(PROVIDED PASSAGE)
Issue
I manage to scrape all the data from the landing page of AirBnB (Price, Name, Ratings etc.), I also know how to use a loop in order use the pagination in order to scrape data from multiple pages.
What I would like to do is to scrape data for each specific listing, i.e data which is within the listing page (description, amenities, etc.).
What I was thinking is to implement same logic as the pagination since I have a list
with links but it's difficult to me to understand how can I do it.
Here is the code to scrape the links:
Imports
from bs4 import BeautifulSoup
from selenium import webdriver
from selenium import webdriver
from selenium.webdriver.chrome.service import Service
from webdriver_manager.chrome import ChromeDriverManager
driver = webdriver.Chrome(service=Service(ChromeDriverManager().install()))
import pandas as pd
import time
Getting the page
airbnb_url = 'https://www.airbnb.com/s/Thessaloniki--Greece/homes?tab_id=home_tab&flexible_trip_lengths%5B%5D=one_week&refinement_paths%5B%5D=%2Fhomes&place_id=ChIJ7eAoFPQ4qBQRqXTVuBXnugk&query=Thessaloniki%2C%20Greece&date_picker_type=calendar&search_type=unknown'
driver = webdriver.Chrome(service=Service(ChromeDriverManager().install()))
driver.get(airbnb_url)
driver.maximize_window()
time.sleep(5)
Scraping links
links = []
soup=BeautifulSoup(driver.page_source, 'lxml')
(End PROVIDED PASSAGE)
__ACTIVITY A__.
In the Airbnb scraping post, what data from inside each listing page does the writer want to scrape?
__ACTIVITY B__.
Reproduce verbatim the part of the Airbnb scraping post from "What I would" to "can I do it.".
The rows below this note can be ignored.
(GIVEN ENTRIES)
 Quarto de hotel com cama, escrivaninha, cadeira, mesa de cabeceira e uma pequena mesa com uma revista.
(End GIVEN ENTRIES)
(GIVEN ENTRIES)
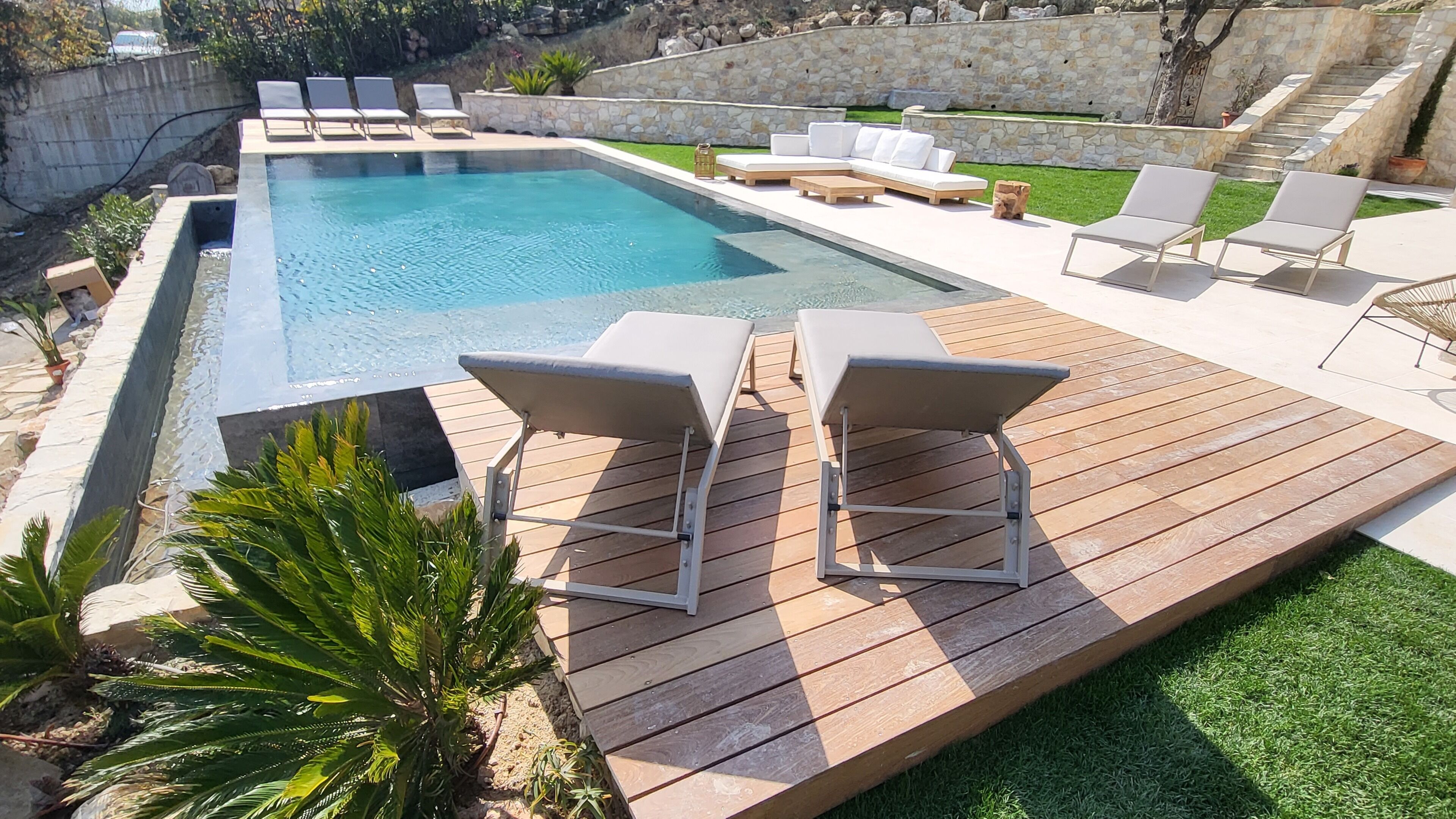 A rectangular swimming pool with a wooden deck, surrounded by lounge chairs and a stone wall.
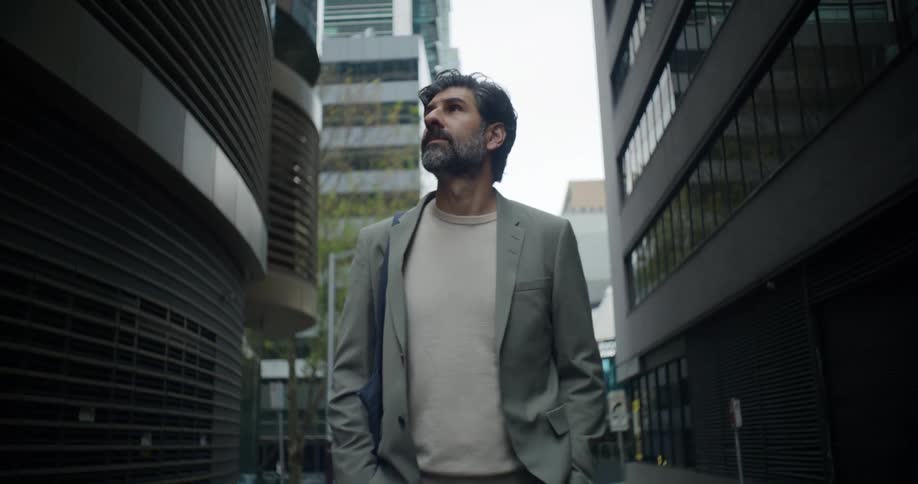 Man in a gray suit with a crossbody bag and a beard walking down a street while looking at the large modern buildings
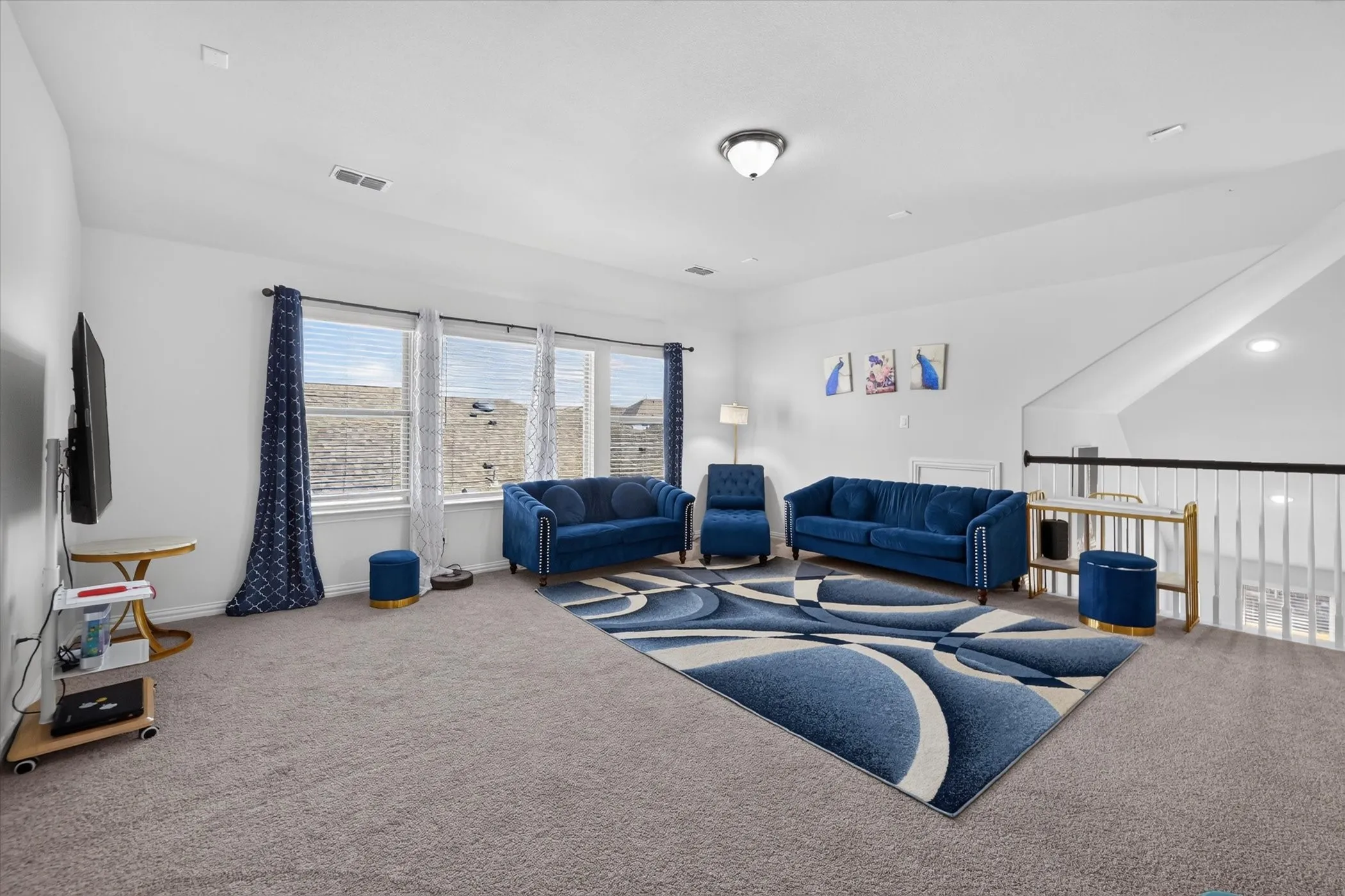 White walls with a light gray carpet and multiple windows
(End GIVEN ENTRIES)
(GIVEN ENTRIES)
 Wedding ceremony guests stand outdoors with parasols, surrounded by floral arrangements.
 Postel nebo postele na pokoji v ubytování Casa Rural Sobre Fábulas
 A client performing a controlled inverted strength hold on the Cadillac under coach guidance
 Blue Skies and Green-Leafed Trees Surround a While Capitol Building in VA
(End GIVEN ENTRIES)
__EXERCISE RESULT A__.
The description, amenities, and similar details.

__EXERCISE RESULT B__.
What I would like to do is to scrape data for each specific listing, i.e data which is within the listing page (description, amenities, etc.).
What I was thinking is to implement same logic as the pagination since I have a list
with links but it's difficult to me to understand how can I do it.